Hablar solo, ser un soñador pueden ser, según dicen Cortázar o Piglia, sinónimos de locura. Pedirles a los objetos que cumplan nuestros deseos, también. El viento, el mar, no escuchan; pero un hombre que los controle, sí. Ese es el procedimiento: crear una divinidad para pedirle que el viento no azote la cosecha, y así no verse como tontos al rogarle a algo que mal podría cumplir los ruegos que no puede escuchar, dice Zygmunt Bauman en Vidas desperdiciadas. Cuando éramos chicos y nos descubrían en medio de entretenidas discusiones con nosotros mismos, nos decían que no habláramos solos como los locos.
Con los años, el teléfono celular y los micrófonos de manos libres hicieron que uno pudiera hablar solo por la calle sin parecer loco. Hablar por teléfono, ciertamente, es una locura en sí misma, pero está ampliamente socializada y no genera dudas respecto a si debemos o no ir a parar a un manicomio.
Hablarle a la luna, a los árboles que están acá al lado, esperar que salgan las estrellas a eso de las 20:22 son los recursos que utilizo para esconder la locura de mí mismo, porque vale aclarar que todo esto ocurre en la terraza y las cosas que digo las digo en voz baja, de modo que no creo que se entere nadie. (Mi costado racional dice que tampoco me escucharían si hablara a un volumen normal).
¿Está dentro de la cordura hablarles a los muertos? La verdad es que no lo sé. Pero sí sé que me hace bien contar mis cosas. Antes intercambiábamos mensajes, escritos o grabados, y ahora no hay nada, silencio. Y no habrá otra cosa, ya lo sé. Y así pasan los días y las semanas, y se pasó una Navidad y un fin de año y los recuerdos son cada vez más viejos. Y como no está, no hay recuerdos nuevos, se irán desgastando los que quedan, o irán perdiendo el brillo, se volverán rutinarios, y entonces el tedio hará que ya no valga la pena recordar. Ni encontrarle la vuelta a lo que pasó, por qué, si significaba otra cosa. Por más que le encuentre la vuelta o la explicación, ya no volverá.

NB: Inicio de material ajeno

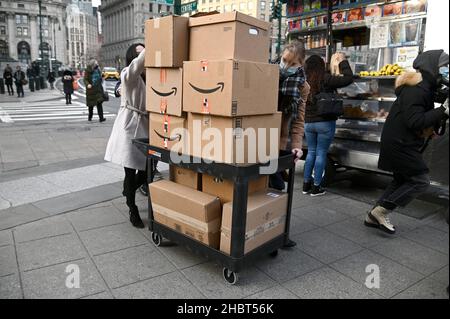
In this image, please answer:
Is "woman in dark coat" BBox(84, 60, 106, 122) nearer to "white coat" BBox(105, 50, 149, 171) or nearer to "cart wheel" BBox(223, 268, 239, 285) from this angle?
"white coat" BBox(105, 50, 149, 171)

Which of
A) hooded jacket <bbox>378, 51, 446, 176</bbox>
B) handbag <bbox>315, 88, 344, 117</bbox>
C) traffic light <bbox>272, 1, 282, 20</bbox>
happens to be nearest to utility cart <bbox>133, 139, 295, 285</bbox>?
hooded jacket <bbox>378, 51, 446, 176</bbox>

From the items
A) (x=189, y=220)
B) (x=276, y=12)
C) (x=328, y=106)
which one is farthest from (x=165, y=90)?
(x=276, y=12)

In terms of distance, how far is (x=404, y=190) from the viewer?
13.1 feet

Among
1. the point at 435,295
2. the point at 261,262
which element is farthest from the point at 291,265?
the point at 435,295

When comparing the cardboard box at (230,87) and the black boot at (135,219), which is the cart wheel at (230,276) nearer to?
the cardboard box at (230,87)

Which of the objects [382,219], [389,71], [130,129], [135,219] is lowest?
[135,219]

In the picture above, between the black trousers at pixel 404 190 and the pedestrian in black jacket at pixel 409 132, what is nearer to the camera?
the pedestrian in black jacket at pixel 409 132

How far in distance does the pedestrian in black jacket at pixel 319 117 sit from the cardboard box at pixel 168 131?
2.45 metres

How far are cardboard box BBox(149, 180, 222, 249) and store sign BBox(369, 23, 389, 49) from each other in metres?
4.16

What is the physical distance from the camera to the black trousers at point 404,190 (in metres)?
3.94

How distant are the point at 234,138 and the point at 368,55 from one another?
14.5 feet

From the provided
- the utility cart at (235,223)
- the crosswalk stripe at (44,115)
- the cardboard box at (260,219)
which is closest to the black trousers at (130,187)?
the utility cart at (235,223)

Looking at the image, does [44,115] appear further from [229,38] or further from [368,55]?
[229,38]

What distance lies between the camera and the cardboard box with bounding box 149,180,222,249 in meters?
3.16
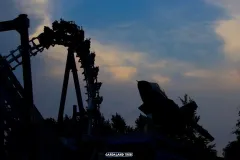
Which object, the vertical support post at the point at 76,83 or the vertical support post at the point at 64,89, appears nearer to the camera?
the vertical support post at the point at 64,89

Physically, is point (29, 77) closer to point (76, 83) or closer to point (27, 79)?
point (27, 79)

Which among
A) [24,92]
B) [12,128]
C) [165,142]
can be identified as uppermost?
[24,92]

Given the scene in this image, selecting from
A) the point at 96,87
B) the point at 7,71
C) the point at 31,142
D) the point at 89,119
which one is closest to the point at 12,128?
the point at 31,142

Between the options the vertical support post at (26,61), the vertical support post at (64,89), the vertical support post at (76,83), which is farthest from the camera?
the vertical support post at (76,83)

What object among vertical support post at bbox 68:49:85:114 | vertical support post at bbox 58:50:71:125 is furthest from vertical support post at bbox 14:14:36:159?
vertical support post at bbox 58:50:71:125

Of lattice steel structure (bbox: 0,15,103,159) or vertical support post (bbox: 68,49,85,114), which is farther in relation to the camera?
vertical support post (bbox: 68,49,85,114)

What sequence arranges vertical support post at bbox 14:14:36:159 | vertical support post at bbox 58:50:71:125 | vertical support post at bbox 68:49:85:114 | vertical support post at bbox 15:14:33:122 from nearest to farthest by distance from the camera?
vertical support post at bbox 14:14:36:159
vertical support post at bbox 15:14:33:122
vertical support post at bbox 58:50:71:125
vertical support post at bbox 68:49:85:114

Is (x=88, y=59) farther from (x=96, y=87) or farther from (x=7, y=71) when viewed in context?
(x=7, y=71)

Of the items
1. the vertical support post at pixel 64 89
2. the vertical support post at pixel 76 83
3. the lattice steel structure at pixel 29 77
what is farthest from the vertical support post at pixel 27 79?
the vertical support post at pixel 64 89

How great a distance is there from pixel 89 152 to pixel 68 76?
7.16m

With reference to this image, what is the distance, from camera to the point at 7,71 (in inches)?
734

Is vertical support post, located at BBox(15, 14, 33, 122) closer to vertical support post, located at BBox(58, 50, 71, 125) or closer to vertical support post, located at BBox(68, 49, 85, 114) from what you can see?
vertical support post, located at BBox(68, 49, 85, 114)

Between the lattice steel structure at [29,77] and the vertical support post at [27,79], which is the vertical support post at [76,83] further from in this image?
the vertical support post at [27,79]

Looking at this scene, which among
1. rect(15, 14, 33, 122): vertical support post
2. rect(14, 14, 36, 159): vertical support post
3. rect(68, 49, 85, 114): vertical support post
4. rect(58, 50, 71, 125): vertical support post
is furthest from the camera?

Entonces cada mañana me levanto y agradezco a los árboles que están acá al lado por bancarse la parada, por resistir al calor creciente año a año. Les agradezco a los pájaros por su canto, por sus danzas al atardecer.
Si hablo con gente soy capaz de hacer chistes, de reírme de los que hacen, de ver una película y disfrutarla si está buena, o aburrirme si no.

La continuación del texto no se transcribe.